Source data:
--*--
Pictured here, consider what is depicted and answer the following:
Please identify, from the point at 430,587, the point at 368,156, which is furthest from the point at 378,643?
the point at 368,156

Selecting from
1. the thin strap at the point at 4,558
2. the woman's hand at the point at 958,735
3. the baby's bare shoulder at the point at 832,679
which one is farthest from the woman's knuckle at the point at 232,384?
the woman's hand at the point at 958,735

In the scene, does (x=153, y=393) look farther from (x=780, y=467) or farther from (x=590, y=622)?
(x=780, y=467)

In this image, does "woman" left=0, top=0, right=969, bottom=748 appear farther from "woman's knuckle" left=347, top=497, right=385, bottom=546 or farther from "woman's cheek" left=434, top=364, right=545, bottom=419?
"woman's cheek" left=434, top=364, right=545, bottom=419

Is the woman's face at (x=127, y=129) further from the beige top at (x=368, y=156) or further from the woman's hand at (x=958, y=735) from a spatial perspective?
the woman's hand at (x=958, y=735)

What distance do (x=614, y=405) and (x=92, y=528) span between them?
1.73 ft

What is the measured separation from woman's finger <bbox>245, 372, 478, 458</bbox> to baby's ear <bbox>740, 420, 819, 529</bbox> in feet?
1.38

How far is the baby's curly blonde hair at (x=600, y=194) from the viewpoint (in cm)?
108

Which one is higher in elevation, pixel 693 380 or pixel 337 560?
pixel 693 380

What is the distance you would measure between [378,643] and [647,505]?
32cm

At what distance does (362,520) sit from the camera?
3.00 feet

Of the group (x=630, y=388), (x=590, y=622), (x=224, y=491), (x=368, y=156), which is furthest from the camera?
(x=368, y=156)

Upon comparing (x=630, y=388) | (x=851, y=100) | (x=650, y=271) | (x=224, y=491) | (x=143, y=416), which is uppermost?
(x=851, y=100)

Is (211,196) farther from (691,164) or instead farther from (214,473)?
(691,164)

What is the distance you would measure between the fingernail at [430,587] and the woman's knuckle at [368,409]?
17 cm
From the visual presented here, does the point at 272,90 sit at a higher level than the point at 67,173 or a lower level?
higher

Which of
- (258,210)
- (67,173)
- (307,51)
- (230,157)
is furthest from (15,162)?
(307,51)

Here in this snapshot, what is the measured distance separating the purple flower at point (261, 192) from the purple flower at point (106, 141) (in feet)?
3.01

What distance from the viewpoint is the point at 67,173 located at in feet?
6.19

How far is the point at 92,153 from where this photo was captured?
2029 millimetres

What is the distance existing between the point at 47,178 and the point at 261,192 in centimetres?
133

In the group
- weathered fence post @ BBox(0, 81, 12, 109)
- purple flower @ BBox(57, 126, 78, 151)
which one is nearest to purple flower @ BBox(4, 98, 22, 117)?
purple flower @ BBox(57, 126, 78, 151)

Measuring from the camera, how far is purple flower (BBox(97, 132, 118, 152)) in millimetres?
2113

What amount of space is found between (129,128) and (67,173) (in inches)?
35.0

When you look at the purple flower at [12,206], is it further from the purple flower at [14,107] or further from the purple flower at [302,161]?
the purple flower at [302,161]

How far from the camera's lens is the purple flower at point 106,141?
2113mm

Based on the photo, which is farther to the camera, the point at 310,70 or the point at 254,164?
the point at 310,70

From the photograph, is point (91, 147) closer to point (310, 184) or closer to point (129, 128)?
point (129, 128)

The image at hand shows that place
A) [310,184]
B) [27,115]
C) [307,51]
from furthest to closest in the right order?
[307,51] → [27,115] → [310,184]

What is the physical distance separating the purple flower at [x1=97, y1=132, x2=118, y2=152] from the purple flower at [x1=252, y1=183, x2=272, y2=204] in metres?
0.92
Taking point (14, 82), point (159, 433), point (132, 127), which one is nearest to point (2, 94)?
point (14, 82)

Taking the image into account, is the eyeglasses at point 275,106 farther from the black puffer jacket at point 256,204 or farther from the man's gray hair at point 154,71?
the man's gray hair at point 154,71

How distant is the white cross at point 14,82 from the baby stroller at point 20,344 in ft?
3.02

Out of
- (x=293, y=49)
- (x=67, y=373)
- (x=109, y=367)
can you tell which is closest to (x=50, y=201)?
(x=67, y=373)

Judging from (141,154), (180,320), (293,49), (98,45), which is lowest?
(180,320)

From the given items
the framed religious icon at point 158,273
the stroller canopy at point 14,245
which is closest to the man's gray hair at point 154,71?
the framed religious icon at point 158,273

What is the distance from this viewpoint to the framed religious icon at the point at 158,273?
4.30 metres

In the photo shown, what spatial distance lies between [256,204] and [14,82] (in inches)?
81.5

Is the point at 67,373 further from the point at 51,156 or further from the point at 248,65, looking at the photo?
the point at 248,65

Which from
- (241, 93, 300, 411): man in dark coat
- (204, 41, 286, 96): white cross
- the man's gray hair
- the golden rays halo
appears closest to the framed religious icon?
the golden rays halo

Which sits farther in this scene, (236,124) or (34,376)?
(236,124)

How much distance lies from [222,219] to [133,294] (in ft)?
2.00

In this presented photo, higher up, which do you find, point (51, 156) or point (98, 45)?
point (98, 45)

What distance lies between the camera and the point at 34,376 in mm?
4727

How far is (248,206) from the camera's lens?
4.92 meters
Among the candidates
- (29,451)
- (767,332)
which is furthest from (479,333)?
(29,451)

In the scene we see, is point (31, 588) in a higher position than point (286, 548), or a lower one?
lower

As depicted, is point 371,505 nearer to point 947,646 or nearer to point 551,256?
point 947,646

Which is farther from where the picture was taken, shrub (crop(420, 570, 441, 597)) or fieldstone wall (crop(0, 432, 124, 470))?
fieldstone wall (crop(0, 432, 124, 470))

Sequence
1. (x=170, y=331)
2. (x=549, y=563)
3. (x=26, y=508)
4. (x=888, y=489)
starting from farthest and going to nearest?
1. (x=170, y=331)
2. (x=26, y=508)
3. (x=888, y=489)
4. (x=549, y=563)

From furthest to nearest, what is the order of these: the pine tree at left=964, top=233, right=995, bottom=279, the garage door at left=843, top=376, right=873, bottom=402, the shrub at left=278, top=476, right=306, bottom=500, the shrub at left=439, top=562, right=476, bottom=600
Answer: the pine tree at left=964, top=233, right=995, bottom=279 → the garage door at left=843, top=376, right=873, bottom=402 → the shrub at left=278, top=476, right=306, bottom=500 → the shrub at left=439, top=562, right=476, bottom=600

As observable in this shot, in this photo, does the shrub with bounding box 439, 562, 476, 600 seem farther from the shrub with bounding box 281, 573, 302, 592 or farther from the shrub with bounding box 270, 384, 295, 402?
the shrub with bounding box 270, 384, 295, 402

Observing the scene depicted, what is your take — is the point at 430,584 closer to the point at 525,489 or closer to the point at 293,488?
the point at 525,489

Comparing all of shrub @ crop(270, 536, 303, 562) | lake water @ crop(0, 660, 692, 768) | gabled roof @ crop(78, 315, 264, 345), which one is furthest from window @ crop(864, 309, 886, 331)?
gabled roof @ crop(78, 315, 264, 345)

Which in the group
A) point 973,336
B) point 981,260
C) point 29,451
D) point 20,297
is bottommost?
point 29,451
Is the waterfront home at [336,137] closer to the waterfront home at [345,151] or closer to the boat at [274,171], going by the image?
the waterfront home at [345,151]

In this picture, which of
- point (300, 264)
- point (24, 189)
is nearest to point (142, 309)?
--*--
The problem: Rewrite every line of the data above as a numbered list, omitting the blank lines.

The reply:
1. Pictured here, consider what is depicted and answer the following:
2. Please identify, from the point at 430,587, the point at 368,156, which is furthest from the point at 378,643?
3. the point at 368,156
4. Selecting from
5. 1. the thin strap at the point at 4,558
6. 2. the woman's hand at the point at 958,735
7. 3. the baby's bare shoulder at the point at 832,679
8. which one is farthest from the woman's knuckle at the point at 232,384?
9. the woman's hand at the point at 958,735
10. In the scene, does (x=153, y=393) look farther from (x=780, y=467) or farther from (x=590, y=622)?
11. (x=780, y=467)
12. In this image, does "woman" left=0, top=0, right=969, bottom=748 appear farther from "woman's knuckle" left=347, top=497, right=385, bottom=546 or farther from "woman's cheek" left=434, top=364, right=545, bottom=419?
13. "woman's cheek" left=434, top=364, right=545, bottom=419
14. Is the woman's face at (x=127, y=129) further from the beige top at (x=368, y=156) or further from the woman's hand at (x=958, y=735) from a spatial perspective?
15. the woman's hand at (x=958, y=735)
16. What distance do (x=614, y=405) and (x=92, y=528) span between them?
17. 1.73 ft
18. What is the measured separation from woman's finger <bbox>245, 372, 478, 458</bbox> to baby's ear <bbox>740, 420, 819, 529</bbox> in feet?
19. 1.38
20. How far is the baby's curly blonde hair at (x=600, y=194) from the viewpoint (in cm)?
21. 108
22. Which one is higher in elevation, pixel 693 380 or pixel 337 560?
23. pixel 693 380
24. What is the distance you would measure between [378,643] and [647,505]?
25. 32cm
26. At what distance does (362,520) sit from the camera?
27. 3.00 feet
28. Of the group (x=630, y=388), (x=590, y=622), (x=224, y=491), (x=368, y=156), which is furthest from the camera?
29. (x=368, y=156)
30. Upon comparing (x=630, y=388) | (x=851, y=100) | (x=650, y=271) | (x=224, y=491) | (x=143, y=416), which is uppermost?
31. (x=851, y=100)
32. Is (211,196) farther from (691,164) or instead farther from (214,473)?
33. (691,164)
34. What is the distance you would measure between the fingernail at [430,587] and the woman's knuckle at [368,409]?
35. 17 cm
36. From the visual presented here, does the point at 272,90 sit at a higher level than the point at 67,173 or a lower level?
37. higher
38. Which of
39. - (258,210)
40. - (67,173)
41. - (307,51)
42. - (230,157)
43. is furthest from (15,162)?
44. (307,51)
45. Here in this snapshot, what is the measured distance separating the purple flower at point (261, 192) from the purple flower at point (106, 141) (in feet)?
46. 3.01
47. What distance from the viewpoint is the point at 67,173 located at in feet?
48. 6.19
49. How far is the point at 92,153 from where this photo was captured?
50. 2029 millimetres
51. What is the distance existing between the point at 47,178 and the point at 261,192 in centimetres?
52. 133
53. In the group
54. - weathered fence post @ BBox(0, 81, 12, 109)
55. - purple flower @ BBox(57, 126, 78, 151)
56. which one is nearest to purple flower @ BBox(4, 98, 22, 117)?
57. purple flower @ BBox(57, 126, 78, 151)
58. Measuring from the camera, how far is purple flower (BBox(97, 132, 118, 152)) in millimetres?
59. 2113
60. What amount of space is found between (129,128) and (67,173) (in inches)?
61. 35.0
62. When you look at the purple flower at [12,206], is it further from the purple flower at [14,107] or further from the purple flower at [302,161]?
63. the purple flower at [302,161]
64. How far from the camera's lens is the purple flower at point 106,141?
65. 2113mm
66. Based on the photo, which is farther to the camera, the point at 310,70 or the point at 254,164?
67. the point at 310,70
68. From the photograph, is point (91, 147) closer to point (310, 184) or closer to point (129, 128)?
69. point (129, 128)
70. The image at hand shows that place
71. A) [310,184]
72. B) [27,115]
73. C) [307,51]
74. from furthest to closest in the right order?
75. [307,51] → [27,115] → [310,184]
76. What is the physical distance separating the purple flower at [x1=97, y1=132, x2=118, y2=152] from the purple flower at [x1=252, y1=183, x2=272, y2=204] in metres?
77. 0.92
78. Taking point (14, 82), point (159, 433), point (132, 127), which one is nearest to point (2, 94)?
79. point (14, 82)
80. Taking the image into account, is the eyeglasses at point 275,106 farther from the black puffer jacket at point 256,204 or farther from the man's gray hair at point 154,71?
81. the man's gray hair at point 154,71
82. How distant is the white cross at point 14,82 from the baby stroller at point 20,344 in ft?
83. 3.02
84. Out of
85. - (x=293, y=49)
86. - (x=67, y=373)
87. - (x=109, y=367)
88. can you tell which is closest to (x=50, y=201)?
89. (x=67, y=373)
90. Judging from (141,154), (180,320), (293,49), (98,45), which is lowest?
91. (180,320)
92. From the given items
93. the framed religious icon at point 158,273
94. the stroller canopy at point 14,245
95. which is closest to the man's gray hair at point 154,71?
96. the framed religious icon at point 158,273
97. What is the distance from this viewpoint to the framed religious icon at the point at 158,273?
98. 4.30 metres
99. In the photo shown, what spatial distance lies between [256,204] and [14,82] (in inches)?
100. 81.5
101. Is the point at 67,373 further from the point at 51,156 or further from the point at 248,65, looking at the photo?
102. the point at 248,65
103. Which from
104. - (241, 93, 300, 411): man in dark coat
105. - (204, 41, 286, 96): white cross
106. - the man's gray hair
107. - the golden rays halo
108. appears closest to the framed religious icon?
109. the golden rays halo
110. Which sits farther in this scene, (236,124) or (34,376)?
111. (236,124)
112. How much distance lies from [222,219] to [133,294] (in ft)?
113. 2.00
114. In this presented photo, higher up, which do you find, point (51, 156) or point (98, 45)?
115. point (98, 45)
116. What distance lies between the camera and the point at 34,376 in mm?
117. 4727
118. How far is (248,206) from the camera's lens?
119. 4.92 meters
120. Among the candidates
121. - (29,451)
122. - (767,332)
123. which is furthest from (479,333)?
124. (29,451)
125. In the scene we see, is point (31, 588) in a higher position than point (286, 548), or a lower one?
126. lower
127. As depicted, is point 371,505 nearer to point 947,646 or nearer to point 551,256?
128. point 947,646
129. Which is farther from where the picture was taken, shrub (crop(420, 570, 441, 597)) or fieldstone wall (crop(0, 432, 124, 470))?
130. fieldstone wall (crop(0, 432, 124, 470))
131. Sequence
132. 1. (x=170, y=331)
133. 2. (x=549, y=563)
134. 3. (x=26, y=508)
135. 4. (x=888, y=489)
136. starting from farthest and going to nearest?
137. 1. (x=170, y=331)
138. 2. (x=26, y=508)
139. 3. (x=888, y=489)
140. 4. (x=549, y=563)
141. From furthest to nearest, what is the order of these: the pine tree at left=964, top=233, right=995, bottom=279, the garage door at left=843, top=376, right=873, bottom=402, the shrub at left=278, top=476, right=306, bottom=500, the shrub at left=439, top=562, right=476, bottom=600
142. Answer: the pine tree at left=964, top=233, right=995, bottom=279 → the garage door at left=843, top=376, right=873, bottom=402 → the shrub at left=278, top=476, right=306, bottom=500 → the shrub at left=439, top=562, right=476, bottom=600
143. As observable in this shot, in this photo, does the shrub with bounding box 439, 562, 476, 600 seem farther from the shrub with bounding box 281, 573, 302, 592 or farther from the shrub with bounding box 270, 384, 295, 402?
144. the shrub with bounding box 270, 384, 295, 402
145. Observing the scene depicted, what is your take — is the point at 430,584 closer to the point at 525,489 or closer to the point at 293,488?
146. the point at 525,489
147. Comparing all of shrub @ crop(270, 536, 303, 562) | lake water @ crop(0, 660, 692, 768) | gabled roof @ crop(78, 315, 264, 345), which one is furthest from window @ crop(864, 309, 886, 331)?
148. gabled roof @ crop(78, 315, 264, 345)
149. Which in the group
150. A) point 973,336
151. B) point 981,260
152. C) point 29,451
153. D) point 20,297
154. is bottommost?
155. point 29,451
156. Is the waterfront home at [336,137] closer to the waterfront home at [345,151] or closer to the boat at [274,171], going by the image?
157. the waterfront home at [345,151]
158. In this picture, which of
159. - point (300, 264)
160. - point (24, 189)
161. is nearest to point (142, 309)?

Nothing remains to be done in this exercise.